» **Apply what you read**
a: Reproduce everything in the earnings call transcript from "Yes, and just" down to "that as well.".
b: List every percentage figure that appears in the earnings call transcript.
c: Resume the earnings call transcript from the point where it stops.

» **Text section**

##############################

Well, from a corporate perspective, a 1% change in Industrial sales was about $16 million pre-tax and so pretty small impact. The Southeast generally uses Industrial customer rate design as a way to promote economic development and bring jobs to the region. So we're significantly less sensitive to it.
I've probably created too much of a sensitivity to this factor in this question because we did have some demand side management programs that that worked productively in the period to make sure that we didn't have to curtail any needed delivery to customers and that we had, so we had good reliability to commercial and residential customers. And so that that will impact some of the sales figures as well.
When we look at full-year though, I think we'll find that we're probably near our expectation which is around 1.5%, maybe 2% reduction in industrial demand in total.
Yes, and just to add to that, I think Georgia Power was the first and big -- probably remains the biggest in terms of RTP, real time pricing. That recall sends a price signal to customers and customers on their own can react to it or not, in other words, if they're making more money by driving through a peak period will be good for them. If they want to shut down during a high cost period, they can take that as well.
So these are customer driven demand side management kind of issues. This is nothing we do demand. We have the biggest program, I bet you in the United States, something like I think 40% to 50% of our Industrial and commercial load is subject to real time pricing. Over the year provides terrific value to our customer.
Right, okay. So just to summarize if there is weakness in Industrial activity worse than sort of what your internal plan assumes, we should not assume that there's -- there would be a deceleration in your growth trajectory or fundamentals just given the fact that it’s not that sensitive. Okay.
The next question comes from the line of Stephen Byrd from Morgan Stanley. Please go ahead.

##############################

» **Given material**
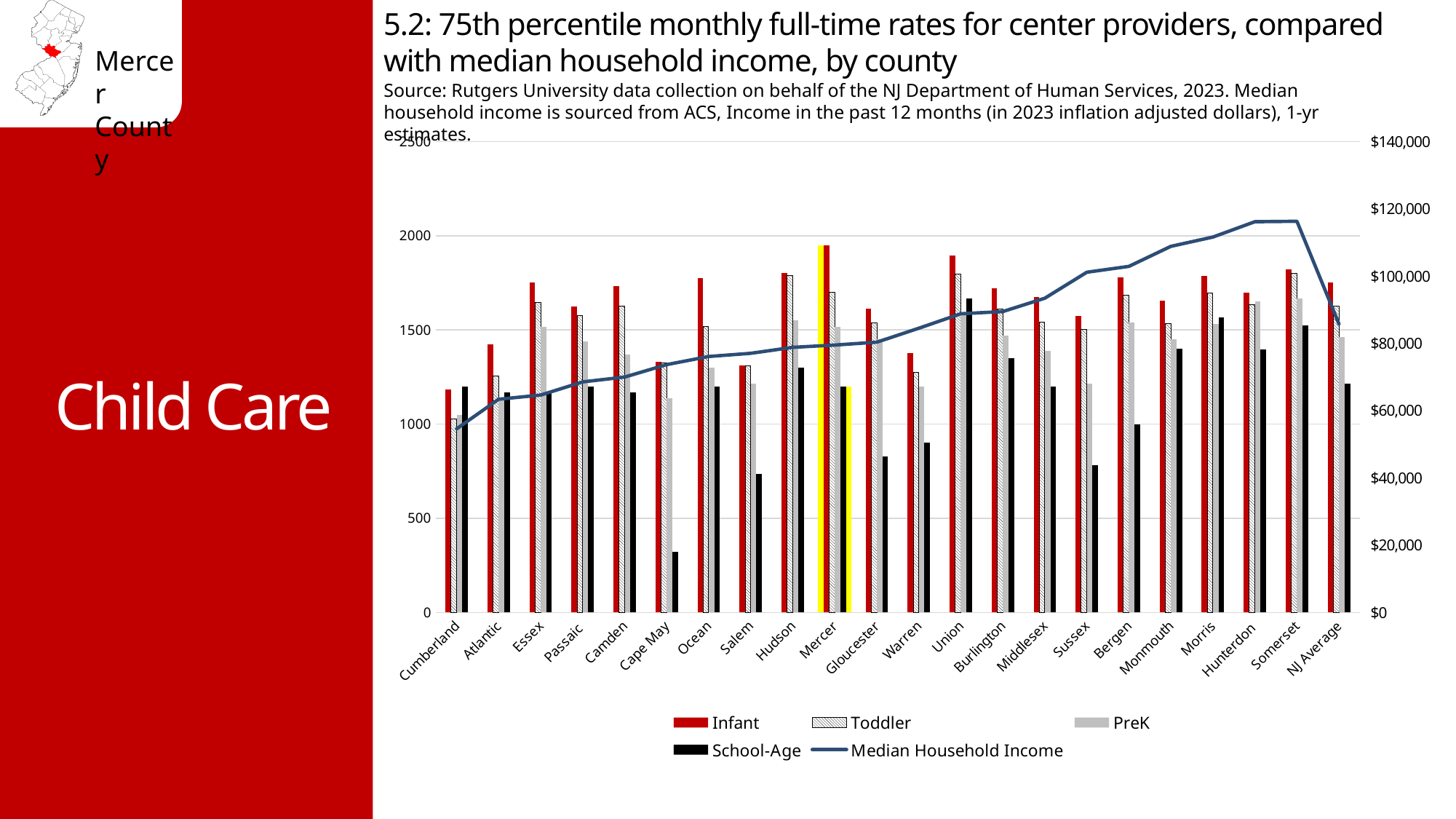
Is the Infant rate for Mercer greater or less than 1500? greater Is the Median Household Income for Cumberland greater or less than $80,000? less Which county has the lowest Infant rate? Cumberland Does the Median Household Income line generally rise or fall from Cumberland to Somerset? rise Is the School-Age rate for Cape May greater or less than 500? less Which county has the highest Infant rate? Mercer How many counties/categories are shown along the x axis of the chart? 22 How many series does the chart's legend list? 5 Which county has the lowest School-Age rate? Cape May Which is larger, the School-Age rate for Union or for Warren? Union What kind of chart is shown on the slide? bar chart with a line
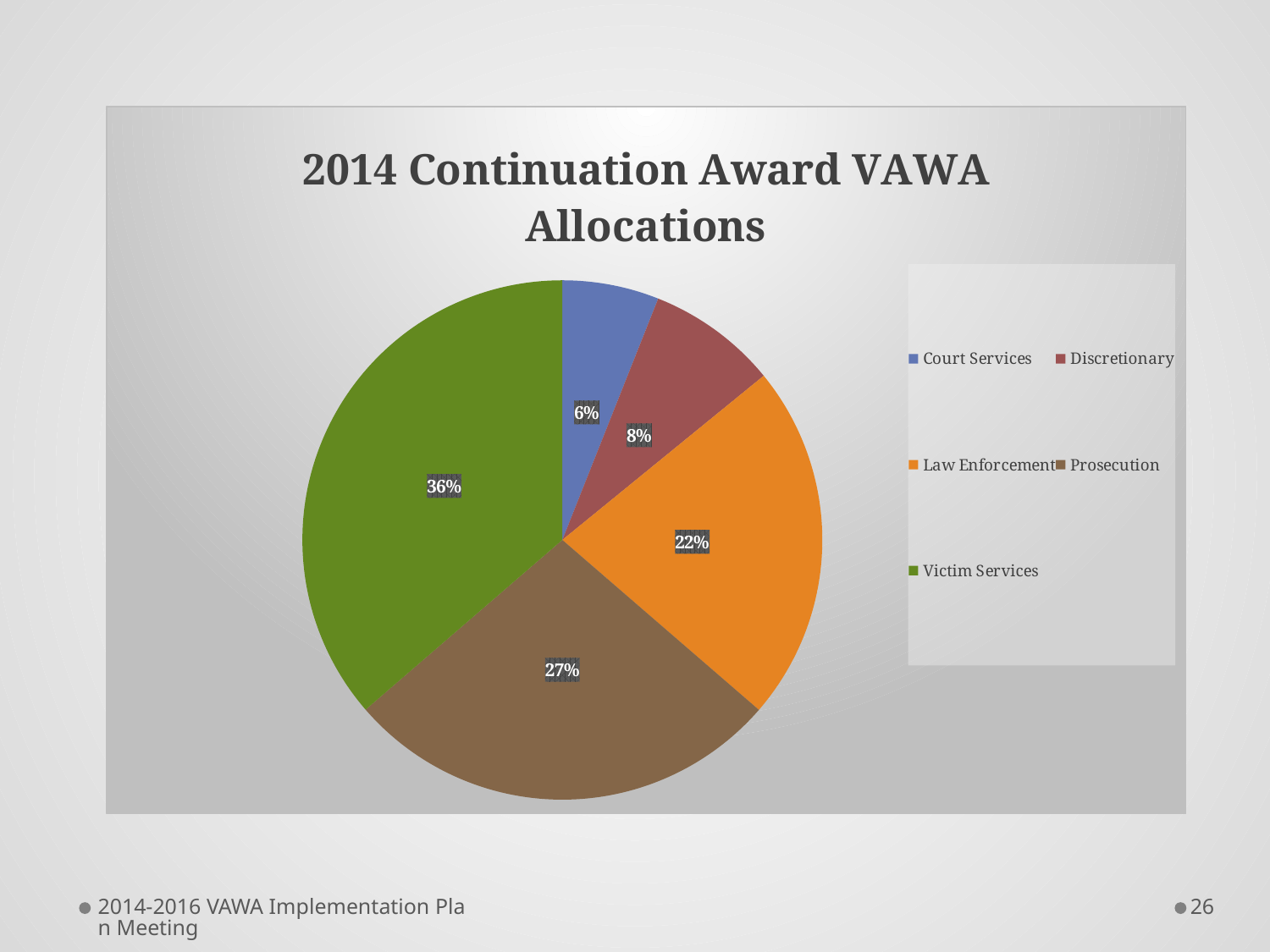
Which category has the largest share of the pie? Victim Services What is the difference between the Victim Services share and the Prosecution share? 9% What share of the pie does Victim Services represent? 36% Which is larger, the share for Law Enforcement or the share for Prosecution? Prosecution What is the value shown for Court Services? 6% How many categories are shown in the pie chart? 5 What is the value shown for Law Enforcement? 22% What kind of chart is shown on the slide? Pie chart What is the title of the chart? 2014 Continuation Award VAWA Allocations Which category has the smallest share of the pie? Court Services What is the value shown for Discretionary? 8% What is the value shown for Prosecution? 27%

##############################

» **Responses for each task**
a:
Yes, and just to add to that, I think Georgia Power was the first and big -- probably remains the biggest in terms of RTP, real time pricing. That recall sends a price signal to customers and customers on their own can react to it or not, in other words, if they're making more money by driving through a peak period will be good for them. If they want to shut down during a high cost period, they can take that as well.

b: 1%, 1.5%, 2%, 40%, 50%

c:
Hello Stephen, thanks for coming in.
Congrats on a good quarter.
Thank you.
Lot of questions have been addressed. I just wanted to touch on equipment testing at Vogtle, apart from the latest CCM just the status of overall testing, but any further color on where you stand with equipment testing, any lessons learned along the way, or just any further color on testing the equipment that's at the site?
Yes, thanks for that question. What was it? Maybe a call ago or two calls ago, there was a lot of conversation about the wisdom of early testing, does it cost a lot, does it reduce productivity, create the S-Curve et cetera. I think our posture has been to test as early as we could, even for partial systems. And we think that we have found the issues early and have been able to handle them in a very successful way.
Also, as we test early, we can bring lessons learned to other parts of the plant and to Unit 4, we think that's really, really helpful. It reduces risk. It assists in our ITAAC completions.
And just to tell you for Unit 3, we think our civil testing is now for construction is well over 90%, mechanical, over 77% and electrical testing on Unit 3 is at 50%. So this testing process we're going through right now is exactly what we want to have happened.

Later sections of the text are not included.